**What needs to be done**
Express the listing lines from the line containing "brick at [14,362]?" through the line containing "How distanced is", both included, as a JSON list of strings with one string per line and no blank lines. Leave the pictures out of the answer.
[begin Data listing]
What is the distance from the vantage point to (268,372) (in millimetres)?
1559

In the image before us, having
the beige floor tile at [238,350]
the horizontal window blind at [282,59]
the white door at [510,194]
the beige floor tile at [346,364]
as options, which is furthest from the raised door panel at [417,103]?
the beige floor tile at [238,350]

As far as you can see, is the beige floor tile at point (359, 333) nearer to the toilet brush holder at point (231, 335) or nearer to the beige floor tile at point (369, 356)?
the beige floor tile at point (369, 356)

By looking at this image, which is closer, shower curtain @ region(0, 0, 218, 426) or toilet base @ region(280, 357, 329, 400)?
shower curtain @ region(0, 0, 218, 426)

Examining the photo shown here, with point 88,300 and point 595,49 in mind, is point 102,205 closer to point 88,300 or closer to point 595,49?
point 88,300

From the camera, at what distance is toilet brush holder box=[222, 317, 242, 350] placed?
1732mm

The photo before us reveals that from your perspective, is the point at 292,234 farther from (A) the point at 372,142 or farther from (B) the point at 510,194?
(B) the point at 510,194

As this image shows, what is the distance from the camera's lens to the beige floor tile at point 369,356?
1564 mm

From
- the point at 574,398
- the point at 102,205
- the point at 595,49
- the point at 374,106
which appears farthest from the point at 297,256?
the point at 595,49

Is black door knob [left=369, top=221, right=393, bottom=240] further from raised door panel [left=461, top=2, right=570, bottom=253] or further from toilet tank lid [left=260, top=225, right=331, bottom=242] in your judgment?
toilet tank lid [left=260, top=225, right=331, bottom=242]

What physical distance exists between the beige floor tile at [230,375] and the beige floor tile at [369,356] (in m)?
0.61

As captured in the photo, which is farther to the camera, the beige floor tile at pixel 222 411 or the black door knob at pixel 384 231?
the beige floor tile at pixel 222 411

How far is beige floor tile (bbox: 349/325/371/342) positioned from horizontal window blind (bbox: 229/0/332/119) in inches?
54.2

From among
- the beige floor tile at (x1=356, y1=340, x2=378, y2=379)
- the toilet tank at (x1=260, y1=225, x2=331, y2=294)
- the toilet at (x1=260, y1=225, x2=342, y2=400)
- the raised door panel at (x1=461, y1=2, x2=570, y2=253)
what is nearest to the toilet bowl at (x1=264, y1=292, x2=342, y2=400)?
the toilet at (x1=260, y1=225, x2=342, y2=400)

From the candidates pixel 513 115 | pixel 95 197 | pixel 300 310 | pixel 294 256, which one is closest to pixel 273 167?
[end Data listing]
[begin Data listing]
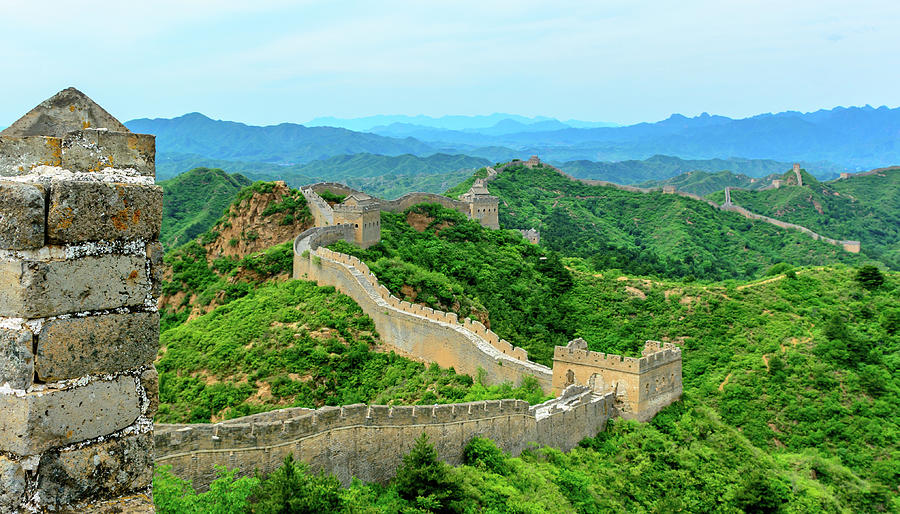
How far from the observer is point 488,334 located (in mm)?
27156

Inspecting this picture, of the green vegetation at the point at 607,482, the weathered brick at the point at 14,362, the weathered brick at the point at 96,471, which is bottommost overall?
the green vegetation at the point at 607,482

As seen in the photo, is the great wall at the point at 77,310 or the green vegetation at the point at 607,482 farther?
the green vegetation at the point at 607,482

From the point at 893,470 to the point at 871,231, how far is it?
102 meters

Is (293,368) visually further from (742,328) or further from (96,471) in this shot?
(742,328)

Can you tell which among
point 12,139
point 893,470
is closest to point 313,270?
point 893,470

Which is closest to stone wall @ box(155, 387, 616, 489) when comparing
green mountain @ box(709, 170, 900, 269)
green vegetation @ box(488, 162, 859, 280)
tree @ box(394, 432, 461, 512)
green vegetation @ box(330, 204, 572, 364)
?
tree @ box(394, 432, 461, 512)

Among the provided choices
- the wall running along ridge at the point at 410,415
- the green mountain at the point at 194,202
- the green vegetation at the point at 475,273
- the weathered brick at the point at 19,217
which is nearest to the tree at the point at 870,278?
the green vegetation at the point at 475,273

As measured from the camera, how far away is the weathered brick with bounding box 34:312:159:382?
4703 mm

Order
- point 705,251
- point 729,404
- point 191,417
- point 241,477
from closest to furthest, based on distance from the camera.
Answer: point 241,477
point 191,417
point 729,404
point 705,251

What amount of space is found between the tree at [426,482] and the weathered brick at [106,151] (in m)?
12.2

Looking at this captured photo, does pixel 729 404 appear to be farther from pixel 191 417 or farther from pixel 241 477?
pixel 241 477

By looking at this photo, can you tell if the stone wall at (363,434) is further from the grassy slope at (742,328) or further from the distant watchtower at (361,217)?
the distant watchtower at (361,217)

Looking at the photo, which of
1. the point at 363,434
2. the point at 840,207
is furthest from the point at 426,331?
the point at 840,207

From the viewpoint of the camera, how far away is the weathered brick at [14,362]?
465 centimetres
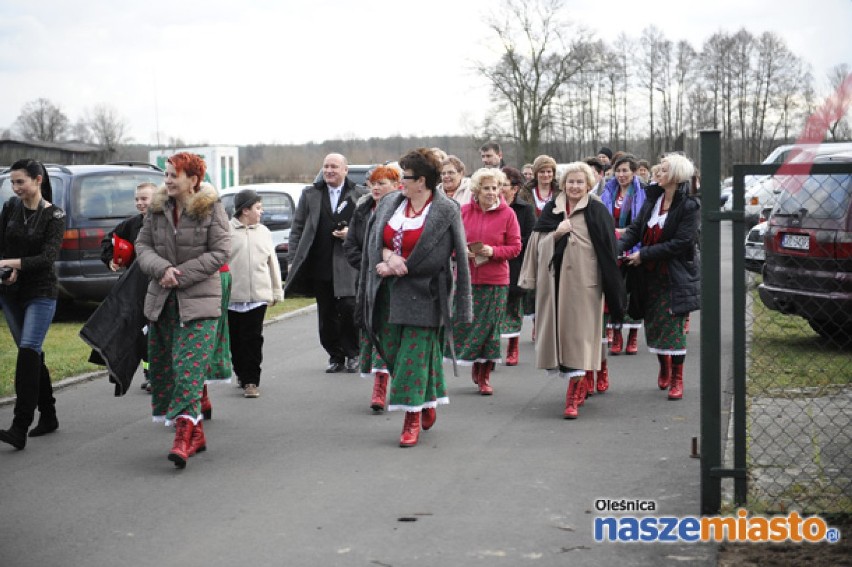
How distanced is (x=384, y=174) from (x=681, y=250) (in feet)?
[end Data listing]
[begin Data listing]
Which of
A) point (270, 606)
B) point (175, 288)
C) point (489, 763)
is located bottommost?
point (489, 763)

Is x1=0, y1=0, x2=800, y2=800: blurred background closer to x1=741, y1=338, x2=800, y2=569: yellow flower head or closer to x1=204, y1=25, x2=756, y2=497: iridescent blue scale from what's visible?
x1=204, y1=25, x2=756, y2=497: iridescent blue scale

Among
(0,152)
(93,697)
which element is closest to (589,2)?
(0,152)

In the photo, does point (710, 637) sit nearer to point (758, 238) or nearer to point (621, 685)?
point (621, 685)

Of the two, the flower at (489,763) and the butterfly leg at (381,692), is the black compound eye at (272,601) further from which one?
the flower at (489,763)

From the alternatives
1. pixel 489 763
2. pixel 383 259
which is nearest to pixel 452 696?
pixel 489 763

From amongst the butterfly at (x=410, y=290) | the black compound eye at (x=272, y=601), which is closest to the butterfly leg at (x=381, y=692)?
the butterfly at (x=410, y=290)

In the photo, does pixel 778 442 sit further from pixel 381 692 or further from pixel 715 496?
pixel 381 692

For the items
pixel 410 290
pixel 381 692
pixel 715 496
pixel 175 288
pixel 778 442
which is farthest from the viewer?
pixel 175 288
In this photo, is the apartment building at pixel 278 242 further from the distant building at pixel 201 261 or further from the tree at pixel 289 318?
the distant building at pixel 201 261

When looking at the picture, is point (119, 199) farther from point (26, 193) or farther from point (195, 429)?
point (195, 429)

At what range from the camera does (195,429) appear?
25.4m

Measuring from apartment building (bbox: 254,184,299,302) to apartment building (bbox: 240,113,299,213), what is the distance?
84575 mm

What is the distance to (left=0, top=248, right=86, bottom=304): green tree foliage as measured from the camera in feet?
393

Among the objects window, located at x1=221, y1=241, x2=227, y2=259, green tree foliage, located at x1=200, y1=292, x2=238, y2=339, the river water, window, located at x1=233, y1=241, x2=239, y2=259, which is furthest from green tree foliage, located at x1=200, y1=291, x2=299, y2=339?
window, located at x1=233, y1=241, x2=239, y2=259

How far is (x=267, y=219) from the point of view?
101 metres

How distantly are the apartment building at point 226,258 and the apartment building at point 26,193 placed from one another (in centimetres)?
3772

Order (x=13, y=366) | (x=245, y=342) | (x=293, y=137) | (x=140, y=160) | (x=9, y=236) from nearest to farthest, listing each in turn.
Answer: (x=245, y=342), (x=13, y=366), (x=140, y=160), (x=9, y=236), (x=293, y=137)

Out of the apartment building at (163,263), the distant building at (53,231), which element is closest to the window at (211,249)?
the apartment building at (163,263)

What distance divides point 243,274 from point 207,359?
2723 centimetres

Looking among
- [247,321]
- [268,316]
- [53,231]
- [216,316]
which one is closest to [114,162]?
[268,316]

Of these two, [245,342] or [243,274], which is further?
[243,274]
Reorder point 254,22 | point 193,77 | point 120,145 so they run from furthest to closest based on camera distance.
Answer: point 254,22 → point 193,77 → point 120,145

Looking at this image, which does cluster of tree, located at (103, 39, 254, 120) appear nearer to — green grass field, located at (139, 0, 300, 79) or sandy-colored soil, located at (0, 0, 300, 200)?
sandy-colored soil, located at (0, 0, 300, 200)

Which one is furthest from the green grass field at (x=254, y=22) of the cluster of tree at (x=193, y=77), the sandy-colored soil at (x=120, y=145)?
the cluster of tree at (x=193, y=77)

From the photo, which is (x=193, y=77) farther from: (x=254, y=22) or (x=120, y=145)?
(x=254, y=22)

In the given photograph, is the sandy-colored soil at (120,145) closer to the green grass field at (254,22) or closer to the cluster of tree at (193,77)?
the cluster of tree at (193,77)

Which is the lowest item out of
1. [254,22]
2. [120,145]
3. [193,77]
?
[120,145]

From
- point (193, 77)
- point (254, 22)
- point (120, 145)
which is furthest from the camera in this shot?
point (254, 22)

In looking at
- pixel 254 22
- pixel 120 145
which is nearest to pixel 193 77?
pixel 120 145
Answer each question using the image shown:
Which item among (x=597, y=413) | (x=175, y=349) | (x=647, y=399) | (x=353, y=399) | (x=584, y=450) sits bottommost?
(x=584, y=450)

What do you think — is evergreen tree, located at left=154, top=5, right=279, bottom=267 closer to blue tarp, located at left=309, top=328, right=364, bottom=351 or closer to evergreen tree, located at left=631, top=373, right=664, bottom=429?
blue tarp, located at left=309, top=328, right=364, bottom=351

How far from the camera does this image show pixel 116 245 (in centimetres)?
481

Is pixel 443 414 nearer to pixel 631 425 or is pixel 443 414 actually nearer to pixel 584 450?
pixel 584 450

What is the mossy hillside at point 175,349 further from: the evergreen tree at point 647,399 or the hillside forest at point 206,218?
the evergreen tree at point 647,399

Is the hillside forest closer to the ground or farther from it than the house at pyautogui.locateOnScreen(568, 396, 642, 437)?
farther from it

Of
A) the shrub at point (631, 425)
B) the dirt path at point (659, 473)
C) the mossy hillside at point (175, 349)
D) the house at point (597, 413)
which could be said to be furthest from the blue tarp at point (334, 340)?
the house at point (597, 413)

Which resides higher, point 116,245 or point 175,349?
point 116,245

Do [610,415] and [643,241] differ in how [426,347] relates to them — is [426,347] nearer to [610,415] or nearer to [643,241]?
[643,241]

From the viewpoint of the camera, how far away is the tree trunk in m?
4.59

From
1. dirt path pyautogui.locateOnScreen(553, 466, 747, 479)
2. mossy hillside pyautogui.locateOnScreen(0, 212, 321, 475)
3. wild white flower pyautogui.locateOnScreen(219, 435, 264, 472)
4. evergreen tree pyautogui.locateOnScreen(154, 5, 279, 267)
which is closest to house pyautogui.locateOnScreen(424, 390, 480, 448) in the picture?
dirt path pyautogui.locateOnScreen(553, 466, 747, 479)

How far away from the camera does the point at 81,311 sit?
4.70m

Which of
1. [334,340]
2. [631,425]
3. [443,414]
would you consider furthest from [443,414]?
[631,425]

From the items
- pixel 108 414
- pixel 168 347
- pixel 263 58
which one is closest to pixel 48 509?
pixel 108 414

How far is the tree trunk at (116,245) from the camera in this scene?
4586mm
[end Data listing]
**Complete response**
[
  "From the viewpoint of the camera, how far away is the weathered brick at [14,362]?",
  "465 centimetres",
  "How distanced is (x=384, y=174) from (x=681, y=250) (in feet)?"
]